Athenæ Oxonienses. The History of Oxford Writers. Vol. 2, p. 593
John Marsham
second son of Tho. Marsham Citizen and Alderman of London, descended from the antient family of his name in Norfolk, was born in the Parish of S. Barthelmew in London, 23. Aug. 1602, educated in the Coll. School at Westminster under Dr. John Wilson, became a Communer of S. Johns Coll. under the tuition of Mr. Tho. Walker (afterwards Master of Univ. Coll.) in the beginning of the year 1619, took the degrees in Arts, that of Master being compleated in 1625, in which year he went into France and wintred at Paris. In the two following years he visited most parts of that Nation, and of Italy, and some of Germany, and then returned to London. In 1629 he went through Holland and Gelderlandht to the siege of Boldoc or Balduck, and thence, by Flushing, to Bologne and Paris to attend Sir Tho. Edmonds, Embassador extraordinary, to swear the peace at Fountaine Bleau. During his abode in London he studied the Municipal Laws in the Middle Temple, and in 1637/8 he was sworn one of the six Clerks in Chancery. In the beginning of the Civil War, he left London, followed his Majesty and the Great Seal to Oxon and thereupon was sequestred of his said place by the members of Parl. sitting at Westm, plundred and lost to an incredible value. After the surrender of the Garrison of Oxon and the declining of the Kings cause, he returned to London and compounded among several hundreds of Royallists for his real estate: At which time he betook himself wholly to his studies and lived in a retired condition. In the beginning of the year 1660 he served as a Burgess for the City of Rochester in that happy Parliament that recalled the King, and took away the Court of Wards; about which time being restored to his place in Chancery, he had the honor of Knighthood confer’d upon him on the first of July 1660, being then of Whornplace in Kent, and three years after was created a Baronet. He was a person well accomplish’d, exact in Histories whether civil or profane, in Chronology and in the Tongues. Pere Simon calls him in a preface to a work of his Le grand Marsham de Angleterr, and Monsieur Corcaoy the K. of France his Libr. keeper and all the great and learned men of Europe his contemporaries acknowledg him to be one of the greatest Antiquaries and most accurate and learned Writer of his time, as appears by their testimonies under their hands and seals in their letters to him, which would make a vol. in fol. He hath written,
Diatriba Chronologica. Lond. 1649. qu. Most of which was afterwards remitted into the book that follows.

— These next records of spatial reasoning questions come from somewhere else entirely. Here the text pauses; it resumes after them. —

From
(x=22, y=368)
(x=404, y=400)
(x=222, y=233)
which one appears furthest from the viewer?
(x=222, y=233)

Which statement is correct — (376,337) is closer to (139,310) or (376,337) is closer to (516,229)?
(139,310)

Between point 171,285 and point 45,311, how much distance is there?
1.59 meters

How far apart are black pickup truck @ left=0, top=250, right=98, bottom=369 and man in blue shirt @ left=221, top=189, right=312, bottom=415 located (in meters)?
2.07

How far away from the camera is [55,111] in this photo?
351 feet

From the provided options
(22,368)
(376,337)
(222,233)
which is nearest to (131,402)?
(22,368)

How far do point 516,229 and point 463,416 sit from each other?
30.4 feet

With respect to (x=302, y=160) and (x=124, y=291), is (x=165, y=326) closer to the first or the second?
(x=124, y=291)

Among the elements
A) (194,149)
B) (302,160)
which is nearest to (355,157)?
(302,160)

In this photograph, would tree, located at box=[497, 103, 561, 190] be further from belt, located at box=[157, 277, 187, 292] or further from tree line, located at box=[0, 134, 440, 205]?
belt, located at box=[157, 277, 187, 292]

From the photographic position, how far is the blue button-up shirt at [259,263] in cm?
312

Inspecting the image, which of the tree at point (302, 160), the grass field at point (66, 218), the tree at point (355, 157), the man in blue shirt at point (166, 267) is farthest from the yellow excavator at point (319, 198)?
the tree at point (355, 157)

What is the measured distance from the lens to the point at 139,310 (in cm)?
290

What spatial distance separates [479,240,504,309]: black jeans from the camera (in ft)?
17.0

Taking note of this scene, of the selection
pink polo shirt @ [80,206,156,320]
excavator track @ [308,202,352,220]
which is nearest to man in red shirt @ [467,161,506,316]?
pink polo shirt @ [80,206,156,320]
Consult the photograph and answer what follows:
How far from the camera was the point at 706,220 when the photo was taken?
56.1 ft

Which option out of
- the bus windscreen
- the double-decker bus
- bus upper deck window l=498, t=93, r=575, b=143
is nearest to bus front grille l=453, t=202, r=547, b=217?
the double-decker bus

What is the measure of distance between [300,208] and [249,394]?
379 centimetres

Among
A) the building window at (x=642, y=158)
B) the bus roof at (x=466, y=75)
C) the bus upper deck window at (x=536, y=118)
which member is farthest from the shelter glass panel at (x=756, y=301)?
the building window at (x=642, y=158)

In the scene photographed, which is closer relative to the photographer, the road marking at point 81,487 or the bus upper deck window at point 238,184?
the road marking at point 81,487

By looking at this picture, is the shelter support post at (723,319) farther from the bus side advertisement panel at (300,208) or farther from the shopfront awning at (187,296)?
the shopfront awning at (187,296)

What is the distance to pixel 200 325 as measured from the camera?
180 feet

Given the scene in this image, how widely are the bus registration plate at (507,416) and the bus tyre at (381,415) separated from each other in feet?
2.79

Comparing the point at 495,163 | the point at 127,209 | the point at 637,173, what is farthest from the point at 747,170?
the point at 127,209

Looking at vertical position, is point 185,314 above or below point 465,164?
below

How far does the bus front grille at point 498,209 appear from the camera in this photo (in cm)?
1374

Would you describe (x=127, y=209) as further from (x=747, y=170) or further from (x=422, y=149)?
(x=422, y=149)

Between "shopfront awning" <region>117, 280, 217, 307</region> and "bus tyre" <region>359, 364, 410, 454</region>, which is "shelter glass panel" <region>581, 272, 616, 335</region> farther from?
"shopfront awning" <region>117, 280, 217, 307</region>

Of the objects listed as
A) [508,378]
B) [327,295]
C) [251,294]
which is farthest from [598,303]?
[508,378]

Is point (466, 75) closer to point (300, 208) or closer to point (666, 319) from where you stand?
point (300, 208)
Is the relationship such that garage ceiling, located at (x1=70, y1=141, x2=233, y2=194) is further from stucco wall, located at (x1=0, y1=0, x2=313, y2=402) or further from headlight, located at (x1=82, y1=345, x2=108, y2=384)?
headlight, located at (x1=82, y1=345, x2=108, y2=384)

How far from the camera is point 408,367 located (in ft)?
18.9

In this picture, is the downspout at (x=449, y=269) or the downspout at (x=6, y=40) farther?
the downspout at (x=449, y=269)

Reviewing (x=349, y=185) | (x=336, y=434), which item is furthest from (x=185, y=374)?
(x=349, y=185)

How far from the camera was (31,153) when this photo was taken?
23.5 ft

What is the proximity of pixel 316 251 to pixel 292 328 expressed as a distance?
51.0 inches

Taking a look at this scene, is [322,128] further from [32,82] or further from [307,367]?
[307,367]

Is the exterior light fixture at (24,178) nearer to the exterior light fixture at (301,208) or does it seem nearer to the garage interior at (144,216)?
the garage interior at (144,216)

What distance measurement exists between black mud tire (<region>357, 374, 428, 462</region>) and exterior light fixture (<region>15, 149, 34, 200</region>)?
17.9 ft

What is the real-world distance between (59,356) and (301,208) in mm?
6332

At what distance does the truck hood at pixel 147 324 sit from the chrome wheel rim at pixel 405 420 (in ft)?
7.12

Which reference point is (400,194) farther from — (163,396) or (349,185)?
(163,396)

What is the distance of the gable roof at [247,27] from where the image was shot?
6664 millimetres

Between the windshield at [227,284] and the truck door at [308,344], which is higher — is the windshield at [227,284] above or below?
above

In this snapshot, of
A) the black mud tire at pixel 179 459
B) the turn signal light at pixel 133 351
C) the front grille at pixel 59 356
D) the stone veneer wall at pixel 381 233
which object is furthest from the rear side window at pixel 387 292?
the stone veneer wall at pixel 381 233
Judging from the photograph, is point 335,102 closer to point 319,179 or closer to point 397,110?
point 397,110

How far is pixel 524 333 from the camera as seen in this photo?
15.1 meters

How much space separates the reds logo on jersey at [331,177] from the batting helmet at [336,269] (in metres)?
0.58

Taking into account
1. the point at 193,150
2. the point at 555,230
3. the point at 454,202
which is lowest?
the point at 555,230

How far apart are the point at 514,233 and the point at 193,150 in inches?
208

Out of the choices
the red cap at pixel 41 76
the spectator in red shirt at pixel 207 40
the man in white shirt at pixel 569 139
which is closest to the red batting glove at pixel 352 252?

Chronicus Canon Aegyptiacus, Ebraicus, Graecus & disquisitiones. Lond. 1672. fol. This was reprinted in Lower Germany in qu. with a new Index, and Preface, wherein are given to the author, very great Encomiums by a Forreigner unknown to him. There are many things worthy to be inserted thence, which, for brevity sake I shall now pass by. He also wrot the Preface set before the first vol. of Monasticon Anglicanum. Lond. 1655. which he entit.
ΠΡΟΠΥΛΑΙΟΝ Johannis Marshami. Printed in 7 sheets and an half in fol. but much disliked and disrellish’d by the Rom. Cath. party. He also left behind him at his death unfinished. (1) Canonis Chronici liber quintus: sive Imperium Persicum. (2) De Provinciis & Legionibus Romanis. (3) De re nummaria, &c. At length departing this mortal life at Bushy hall in Hertfordshire on the 25. of May in sixteen hundred eighty and five, his body was thereupon conveyed to Cuxton near Rochester in Kent (where he had an Estate) and buried in the Church there.1685. He left issue behind him, begotten on the body of Elizabeth Daughter of Sir Will. Hammond of S. Albans in East Kent, two Sons, viz. Sir John Marsham now of Cuxton Baronet, who is writing The History of England much more exact, as ’tis said, than any yet extant, and Sir Robert of Bushy hall Knight, who succeeded his Father in the place of Six Clerk. In the possession of the first of these two is Sir Johns Library, which tho diminished by the fire that hapned in London 1666, yet it is considerable and highly to be valued for the exquisite remarks in the margin of most of the books; and in the possession of the other is his Cabinet of Greek Medals, as curious as any private collection whatsoever.